'''
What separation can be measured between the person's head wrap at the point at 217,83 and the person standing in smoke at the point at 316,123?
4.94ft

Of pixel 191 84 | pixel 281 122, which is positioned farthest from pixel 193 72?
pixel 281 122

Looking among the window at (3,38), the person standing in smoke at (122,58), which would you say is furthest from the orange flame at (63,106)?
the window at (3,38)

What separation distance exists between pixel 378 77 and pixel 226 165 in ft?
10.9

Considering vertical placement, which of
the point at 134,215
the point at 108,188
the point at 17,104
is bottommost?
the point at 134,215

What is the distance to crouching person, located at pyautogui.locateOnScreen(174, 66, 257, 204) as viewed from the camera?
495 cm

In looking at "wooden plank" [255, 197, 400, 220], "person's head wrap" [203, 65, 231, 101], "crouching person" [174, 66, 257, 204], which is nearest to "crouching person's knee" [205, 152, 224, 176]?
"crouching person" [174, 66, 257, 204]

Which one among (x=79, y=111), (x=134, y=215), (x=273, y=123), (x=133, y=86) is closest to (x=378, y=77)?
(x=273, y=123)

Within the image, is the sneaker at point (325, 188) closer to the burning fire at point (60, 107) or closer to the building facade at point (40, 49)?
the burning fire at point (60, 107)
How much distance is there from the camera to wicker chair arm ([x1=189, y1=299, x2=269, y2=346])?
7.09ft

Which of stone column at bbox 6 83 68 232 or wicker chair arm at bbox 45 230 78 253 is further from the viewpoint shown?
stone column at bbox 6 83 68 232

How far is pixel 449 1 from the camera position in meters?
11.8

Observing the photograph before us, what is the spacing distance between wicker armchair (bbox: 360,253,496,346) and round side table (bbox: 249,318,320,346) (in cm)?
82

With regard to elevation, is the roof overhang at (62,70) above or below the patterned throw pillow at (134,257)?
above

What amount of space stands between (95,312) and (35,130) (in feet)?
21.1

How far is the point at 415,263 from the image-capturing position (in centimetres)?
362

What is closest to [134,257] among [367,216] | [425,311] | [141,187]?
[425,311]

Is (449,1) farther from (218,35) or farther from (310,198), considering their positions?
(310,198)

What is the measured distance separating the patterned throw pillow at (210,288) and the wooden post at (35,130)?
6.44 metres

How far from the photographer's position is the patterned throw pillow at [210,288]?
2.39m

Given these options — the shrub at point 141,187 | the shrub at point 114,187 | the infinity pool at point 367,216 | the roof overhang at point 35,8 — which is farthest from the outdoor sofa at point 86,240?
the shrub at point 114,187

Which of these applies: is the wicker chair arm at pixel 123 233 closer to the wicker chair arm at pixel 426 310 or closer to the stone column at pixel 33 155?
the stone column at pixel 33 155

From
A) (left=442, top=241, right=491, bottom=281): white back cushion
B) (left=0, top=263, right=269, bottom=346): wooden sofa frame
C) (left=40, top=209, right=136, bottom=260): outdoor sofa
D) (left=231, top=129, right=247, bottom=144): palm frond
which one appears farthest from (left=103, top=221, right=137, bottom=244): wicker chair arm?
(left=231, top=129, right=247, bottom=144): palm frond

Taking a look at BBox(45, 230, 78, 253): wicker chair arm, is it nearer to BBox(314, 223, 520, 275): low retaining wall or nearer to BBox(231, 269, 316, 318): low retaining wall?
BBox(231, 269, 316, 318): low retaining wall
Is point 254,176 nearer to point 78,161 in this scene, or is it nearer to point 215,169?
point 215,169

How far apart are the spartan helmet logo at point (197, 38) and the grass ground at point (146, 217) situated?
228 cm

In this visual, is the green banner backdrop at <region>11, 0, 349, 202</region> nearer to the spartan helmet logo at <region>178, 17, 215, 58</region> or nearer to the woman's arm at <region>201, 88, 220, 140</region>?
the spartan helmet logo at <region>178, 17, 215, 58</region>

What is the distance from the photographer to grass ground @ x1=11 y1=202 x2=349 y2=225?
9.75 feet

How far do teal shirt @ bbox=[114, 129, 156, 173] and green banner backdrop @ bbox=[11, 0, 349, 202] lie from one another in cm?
'''
From the "How far from" line to the close of the listing, restate each line word for word.

How far from the photographer's position is the patterned throw pillow at [210,288]?
2.39m

Given these options — the shrub at point 141,187 | the shrub at point 114,187 | the infinity pool at point 367,216 | the roof overhang at point 35,8 — which is farthest from the outdoor sofa at point 86,240?
the shrub at point 114,187

Which of these applies: is the wicker chair arm at pixel 123 233 closer to the wicker chair arm at pixel 426 310 or closer to the stone column at pixel 33 155?
the stone column at pixel 33 155

From
A) (left=442, top=241, right=491, bottom=281): white back cushion
B) (left=0, top=263, right=269, bottom=346): wooden sofa frame
C) (left=40, top=209, right=136, bottom=260): outdoor sofa
D) (left=231, top=129, right=247, bottom=144): palm frond
which one appears farthest from (left=103, top=221, right=137, bottom=244): wicker chair arm?
(left=231, top=129, right=247, bottom=144): palm frond

Taking a look at BBox(45, 230, 78, 253): wicker chair arm, is it nearer to BBox(314, 223, 520, 275): low retaining wall or nearer to BBox(231, 269, 316, 318): low retaining wall?
BBox(231, 269, 316, 318): low retaining wall
Is point 254,176 nearer to point 78,161 in this scene, or is it nearer to point 215,169?
point 215,169

How far apart are the spartan helmet logo at point (197, 38) and the grass ground at point (146, 217) situated?
228 cm

In this visual, is the green banner backdrop at <region>11, 0, 349, 202</region> nearer to the spartan helmet logo at <region>178, 17, 215, 58</region> or nearer to the woman's arm at <region>201, 88, 220, 140</region>?
the spartan helmet logo at <region>178, 17, 215, 58</region>

What is the distance from the photographer to grass ground @ x1=11 y1=202 x2=349 y2=225?
9.75 feet

How far do teal shirt @ bbox=[114, 129, 156, 173] and green banner backdrop @ bbox=[11, 0, 349, 202] lie from one another in cm?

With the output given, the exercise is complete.